[WHAT YOU WILL DO]
a: Answer these questions about the SB 253 passage:
(i) What is the full name of the law commonly referred to as SB 253?
(ii) What annual revenue must a company exceed to fall under SB 253?
(iii) What does Scope 2 cover?
b: Could you continue the SB 253 passage from its last line?

[SOURCE EXTRACT]
╭──

California has a reputation for setting the pace on climate policy. With the Climate Corporate Data Accountability Act
(commonly referred to as SB 253), it’s now trying to set the pace on corporate emissions transparency too. If your
company does business in California and clears the revenue threshold, the question is no longer “Should we track
emissions?”it’s “Can we do it on time, with enough confidence to put it on the internet without breaking into a cold
sweat?”
This guide walks through SB 253’s key deadlines (what’s locked into statute versus what California Air Resources Board
(CARB) is still finalizing), how the timeline interacts with assurance requirements, and the practical “what do we do
next?” steps that separate calm compliance teams from those living on espresso and hope.
What SB 253 requires (in plain English, with minimal legal throat-clearing)
SB 253 requires certain large, U.S.-based business entities that do business in California and have
more than $1 billion in annual revenue (based on the prior fiscal year) to publicly disclose
greenhouse gas (GHG) emissions across:
- Scope 1: Direct emissions from sources the company owns or controls (think fuel burned in company facilities or fleet vehicles).
- Scope 2: Indirect emissions from purchased electricity, steam, heating, or cooling.
- Scope 3: Other indirect emissions up and down the value chain (purchased goods and services, business travel, employee commuting, product use, and more).

╰──

[DATA PROVIDED]
╭──

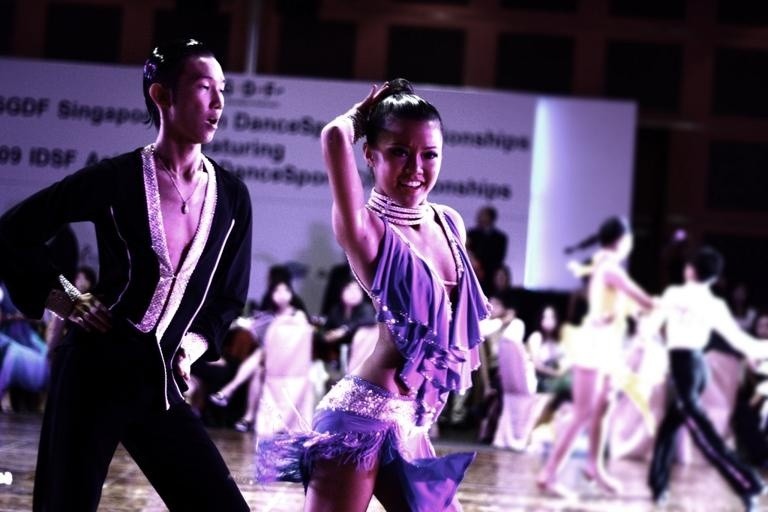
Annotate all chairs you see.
[494,338,559,448]
[260,316,322,435]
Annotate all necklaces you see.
[152,147,204,215]
[368,186,430,226]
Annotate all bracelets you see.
[342,107,365,145]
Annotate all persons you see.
[180,266,378,431]
[0,36,254,512]
[254,77,496,512]
[1,261,98,418]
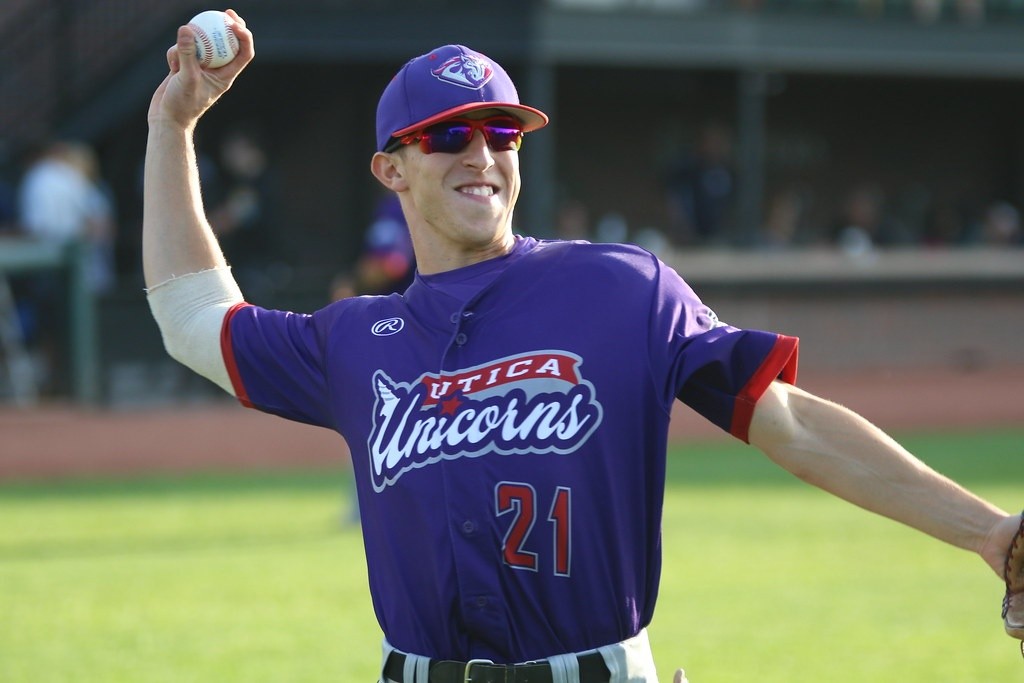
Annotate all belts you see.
[382,651,611,683]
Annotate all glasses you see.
[382,116,524,154]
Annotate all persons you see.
[556,100,1024,256]
[141,8,1024,683]
[17,123,417,409]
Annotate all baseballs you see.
[181,8,244,73]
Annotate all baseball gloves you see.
[1002,508,1024,638]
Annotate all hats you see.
[376,43,549,151]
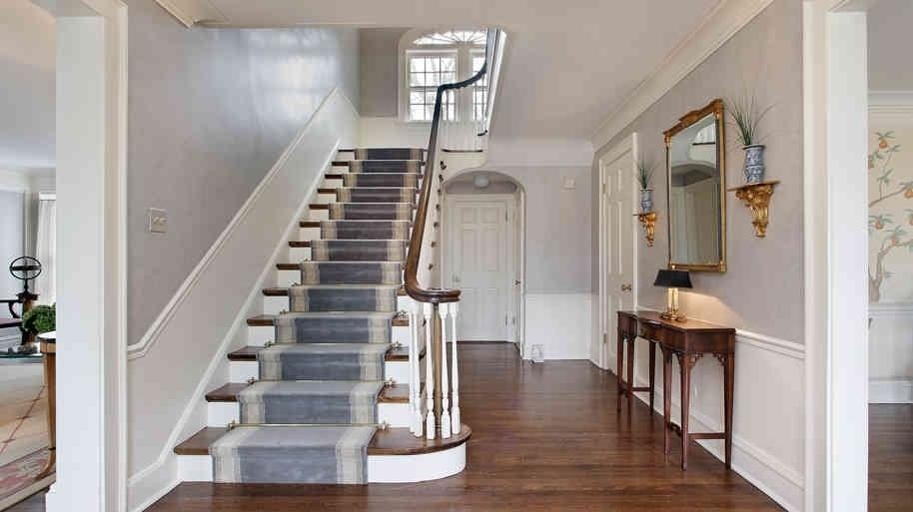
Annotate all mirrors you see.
[661,98,727,273]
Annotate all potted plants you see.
[715,90,777,184]
[630,151,661,212]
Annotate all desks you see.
[37,330,57,479]
[616,310,735,471]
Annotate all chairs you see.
[0,299,27,345]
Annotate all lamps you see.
[653,265,693,323]
[473,174,489,188]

╰──

[THE REPLIES]
a:
(i) The Climate Corporate Data Accountability Act.
(ii) More than $1 billion, based on the prior fiscal year.
(iii) Indirect emissions from purchased electricity, steam, heating, or cooling.

b:
SB 253 also points companies to the Greenhouse Gas Protocol as the measurement foundation, and it
contemplates third-party assurance (more on that timeline in a bit). Reporting can be consolidated at the parent level,
which is helpfulbecause the alternative is every qualifying subsidiary reinventing the same spreadsheet in parallel.
The deadline map: what’s fixed vs. what CARB is still setting
SB 253 includes “start years” in statute, but it also instructs CARB to develop regulations that establish key details
like the specific reporting dates and mechanics. In other words: the law gives you the calendar year; CARB
fills in the day and time.
High-level statutory timeline (the big rocks)
- By July 1, 2025: CARB is directed to adopt regulations implementing the reporting program (this deadline was established in the amended statutory language).
- Starting in 2026: Scope 1 and Scope 2 disclosures begin, on or by a date to be determined by CARB, and annually thereafter.
- Starting in 2027: Scope 3 disclosures begin on a schedule specified by CARB, and annually thereafter.
- 2029–2030: CARB must review and potentially update disclosure deadlines to bring Scope 3 reporting as close in time as practicable to Scope 1 and 2, and update assurance/provider qualification expectations as required.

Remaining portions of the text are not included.